Data to process =
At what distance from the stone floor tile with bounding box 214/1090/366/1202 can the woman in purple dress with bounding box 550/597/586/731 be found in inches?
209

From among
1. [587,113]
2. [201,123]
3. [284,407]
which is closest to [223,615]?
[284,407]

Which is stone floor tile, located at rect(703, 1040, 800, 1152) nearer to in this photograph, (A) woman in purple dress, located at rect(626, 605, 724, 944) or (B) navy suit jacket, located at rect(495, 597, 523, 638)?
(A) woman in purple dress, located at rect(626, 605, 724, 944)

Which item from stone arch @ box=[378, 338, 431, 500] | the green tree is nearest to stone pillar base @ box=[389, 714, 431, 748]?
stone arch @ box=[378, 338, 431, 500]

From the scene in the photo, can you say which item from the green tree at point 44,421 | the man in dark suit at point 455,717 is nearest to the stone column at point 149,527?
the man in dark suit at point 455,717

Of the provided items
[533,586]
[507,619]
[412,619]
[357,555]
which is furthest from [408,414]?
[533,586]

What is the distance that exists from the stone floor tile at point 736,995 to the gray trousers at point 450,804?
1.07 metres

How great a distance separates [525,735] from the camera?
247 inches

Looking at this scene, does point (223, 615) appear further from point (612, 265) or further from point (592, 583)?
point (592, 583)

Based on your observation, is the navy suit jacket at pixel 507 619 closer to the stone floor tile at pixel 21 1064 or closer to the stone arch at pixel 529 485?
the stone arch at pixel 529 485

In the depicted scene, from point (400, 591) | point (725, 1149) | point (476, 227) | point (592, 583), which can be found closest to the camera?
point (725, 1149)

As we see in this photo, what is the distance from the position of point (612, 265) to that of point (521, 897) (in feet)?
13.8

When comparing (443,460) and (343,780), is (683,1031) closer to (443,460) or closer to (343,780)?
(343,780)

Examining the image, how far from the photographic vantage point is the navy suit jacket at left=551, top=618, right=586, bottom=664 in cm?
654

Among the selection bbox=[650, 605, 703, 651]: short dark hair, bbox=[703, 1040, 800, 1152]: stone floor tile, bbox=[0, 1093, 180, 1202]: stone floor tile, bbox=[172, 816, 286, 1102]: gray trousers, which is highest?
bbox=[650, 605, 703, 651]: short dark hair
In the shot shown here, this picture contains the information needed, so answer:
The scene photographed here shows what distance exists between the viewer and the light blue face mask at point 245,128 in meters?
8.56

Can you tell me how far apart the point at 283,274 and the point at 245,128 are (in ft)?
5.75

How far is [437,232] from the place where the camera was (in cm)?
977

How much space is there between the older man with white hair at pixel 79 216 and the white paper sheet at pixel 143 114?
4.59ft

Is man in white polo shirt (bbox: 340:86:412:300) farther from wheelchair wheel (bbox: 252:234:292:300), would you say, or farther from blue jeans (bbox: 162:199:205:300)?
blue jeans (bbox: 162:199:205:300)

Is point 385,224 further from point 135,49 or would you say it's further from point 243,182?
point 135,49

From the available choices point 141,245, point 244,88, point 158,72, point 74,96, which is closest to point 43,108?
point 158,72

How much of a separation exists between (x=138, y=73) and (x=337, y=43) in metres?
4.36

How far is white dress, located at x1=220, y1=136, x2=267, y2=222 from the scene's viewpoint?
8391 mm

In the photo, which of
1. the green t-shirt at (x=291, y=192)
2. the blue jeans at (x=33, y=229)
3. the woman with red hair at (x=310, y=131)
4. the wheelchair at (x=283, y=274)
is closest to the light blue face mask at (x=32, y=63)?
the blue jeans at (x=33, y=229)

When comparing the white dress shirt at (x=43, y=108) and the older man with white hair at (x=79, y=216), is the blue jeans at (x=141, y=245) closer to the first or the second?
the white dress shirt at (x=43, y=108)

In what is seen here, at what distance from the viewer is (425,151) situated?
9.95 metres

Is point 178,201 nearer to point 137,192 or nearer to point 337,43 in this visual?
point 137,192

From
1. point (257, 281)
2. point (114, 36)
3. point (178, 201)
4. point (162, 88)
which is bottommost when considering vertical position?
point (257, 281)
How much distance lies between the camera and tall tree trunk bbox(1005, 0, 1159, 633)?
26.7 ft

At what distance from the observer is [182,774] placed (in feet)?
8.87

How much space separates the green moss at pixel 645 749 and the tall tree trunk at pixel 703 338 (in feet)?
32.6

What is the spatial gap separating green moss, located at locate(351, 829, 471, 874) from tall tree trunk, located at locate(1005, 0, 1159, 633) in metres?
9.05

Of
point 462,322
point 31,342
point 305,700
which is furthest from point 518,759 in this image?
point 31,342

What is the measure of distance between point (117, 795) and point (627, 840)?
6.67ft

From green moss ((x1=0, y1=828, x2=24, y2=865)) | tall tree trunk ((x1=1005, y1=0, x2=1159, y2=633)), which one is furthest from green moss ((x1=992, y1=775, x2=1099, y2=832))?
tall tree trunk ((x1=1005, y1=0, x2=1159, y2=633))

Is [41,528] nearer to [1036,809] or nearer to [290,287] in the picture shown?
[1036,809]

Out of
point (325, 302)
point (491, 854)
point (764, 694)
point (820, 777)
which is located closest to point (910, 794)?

What is expected = Reproduce all the items above, replacing each occurrence of "stone floor tile" with "paving slab" and leaving everything else unchanged.

Task solution =
At what distance from the paving slab with bounding box 214/1090/366/1202 can the woman in purple dress with bounding box 550/597/586/731 be found in inches?
209

From among
1. [587,113]
2. [201,123]
3. [284,407]
which is closest to [223,615]?
[284,407]

Which is paving slab, located at rect(703, 1040, 800, 1152) nearer to in this photograph, (A) woman in purple dress, located at rect(626, 605, 724, 944) or (B) navy suit jacket, located at rect(495, 597, 523, 638)?
(A) woman in purple dress, located at rect(626, 605, 724, 944)

Which item from stone arch @ box=[378, 338, 431, 500] | the green tree is nearest to stone pillar base @ box=[389, 714, 431, 748]?
stone arch @ box=[378, 338, 431, 500]

From the scene in the photo, can you say which item from the green tree at point 44,421 | the man in dark suit at point 455,717 is nearest to the stone column at point 149,527?
the man in dark suit at point 455,717

Of the provided items
[533,586]
[507,619]
[412,619]
[357,555]
which is furthest from [408,414]?
[533,586]

What is the distance that exists from the paving slab at point 736,995 to the gray trousers at point 450,804?
1.07 metres

How great a distance separates [525,735] from the camera?
247 inches

Looking at this scene, does point (223, 615) appear further from point (612, 265) or further from point (592, 583)?
point (592, 583)

Based on your observation, is the navy suit jacket at pixel 507 619 closer to the paving slab at pixel 21 1064 or closer to the stone arch at pixel 529 485?
the stone arch at pixel 529 485

In the depicted scene, from point (400, 591) | point (725, 1149) | point (476, 227) | point (592, 583), which can be found closest to the camera?
point (725, 1149)

As we see in this photo, what is the distance from the position of point (612, 265) to that of point (521, 897) (in feet)?
13.8

When comparing (443,460) and (343,780), is (683,1031) closer to (443,460) or closer to (343,780)?
(343,780)

Examining the image, how far from the photographic vantage point is the navy suit jacket at left=551, top=618, right=586, bottom=664 in cm?
654

Among the selection bbox=[650, 605, 703, 651]: short dark hair, bbox=[703, 1040, 800, 1152]: paving slab, bbox=[0, 1093, 180, 1202]: paving slab, bbox=[172, 816, 286, 1102]: gray trousers, which is highest?
bbox=[650, 605, 703, 651]: short dark hair
In the shot shown here, this picture contains the information needed, so answer:
The scene photographed here shows what distance exists between the viewer and the light blue face mask at point 245,128 in meters?
8.56

Can you tell me how far apart the point at 283,274 and the point at 245,128 are (in ft)?
5.75

How far is [437,232] from the place where the camera was (in cm)?
977

How much space is there between the older man with white hair at pixel 79 216 and the white paper sheet at pixel 143 114?
4.59ft

Is man in white polo shirt (bbox: 340:86:412:300) farther from wheelchair wheel (bbox: 252:234:292:300), would you say, or farther from blue jeans (bbox: 162:199:205:300)?
blue jeans (bbox: 162:199:205:300)

Is point 385,224 further from point 135,49 or would you say it's further from point 243,182?
point 135,49

From the available choices point 141,245, point 244,88, point 158,72, point 74,96, which is closest to point 43,108?
point 158,72

How much of a separation exists between (x=138, y=73) and (x=337, y=43) in metres?
4.36

How far is white dress, located at x1=220, y1=136, x2=267, y2=222 from the scene's viewpoint?
8391 mm

In the photo, which of
1. the green t-shirt at (x=291, y=192)
2. the blue jeans at (x=33, y=229)
3. the woman with red hair at (x=310, y=131)
4. the wheelchair at (x=283, y=274)
is closest to the light blue face mask at (x=32, y=63)?
the blue jeans at (x=33, y=229)

When comparing the white dress shirt at (x=43, y=108) and the older man with white hair at (x=79, y=216), is the blue jeans at (x=141, y=245) closer to the first or the second?
the white dress shirt at (x=43, y=108)

In what is seen here, at what distance from the viewer is (425,151) situated?
9.95 metres

Is point 178,201 nearer to point 137,192 or nearer to point 337,43 in this visual?
point 137,192

From
1. point (257, 281)
2. point (114, 36)
3. point (178, 201)
4. point (162, 88)
which is bottommost when considering vertical position?
point (257, 281)
How much distance lies between the camera and tall tree trunk bbox(1005, 0, 1159, 633)?
26.7 ft

At what distance from the observer is [182,774] placed (in feet)?
8.87

How much space separates the green moss at pixel 645 749 and the tall tree trunk at pixel 703 338 (in feet)?
32.6

What is the spatial gap separating green moss, located at locate(351, 829, 471, 874) from tall tree trunk, located at locate(1005, 0, 1159, 633) in metres?
9.05

Of
point 462,322
point 31,342
point 305,700
which is furthest from point 518,759 in this image?
point 31,342

What is the measure of distance between point (117, 795) and point (627, 840)?
6.67ft

From green moss ((x1=0, y1=828, x2=24, y2=865)) | tall tree trunk ((x1=1005, y1=0, x2=1159, y2=633)), which one is furthest from green moss ((x1=992, y1=775, x2=1099, y2=832))?
tall tree trunk ((x1=1005, y1=0, x2=1159, y2=633))

Is [41,528] nearer to [1036,809] or nearer to [290,287] in the picture shown?
[1036,809]

Out of
point (325, 302)
point (491, 854)
point (764, 694)
point (820, 777)
which is located closest to point (910, 794)?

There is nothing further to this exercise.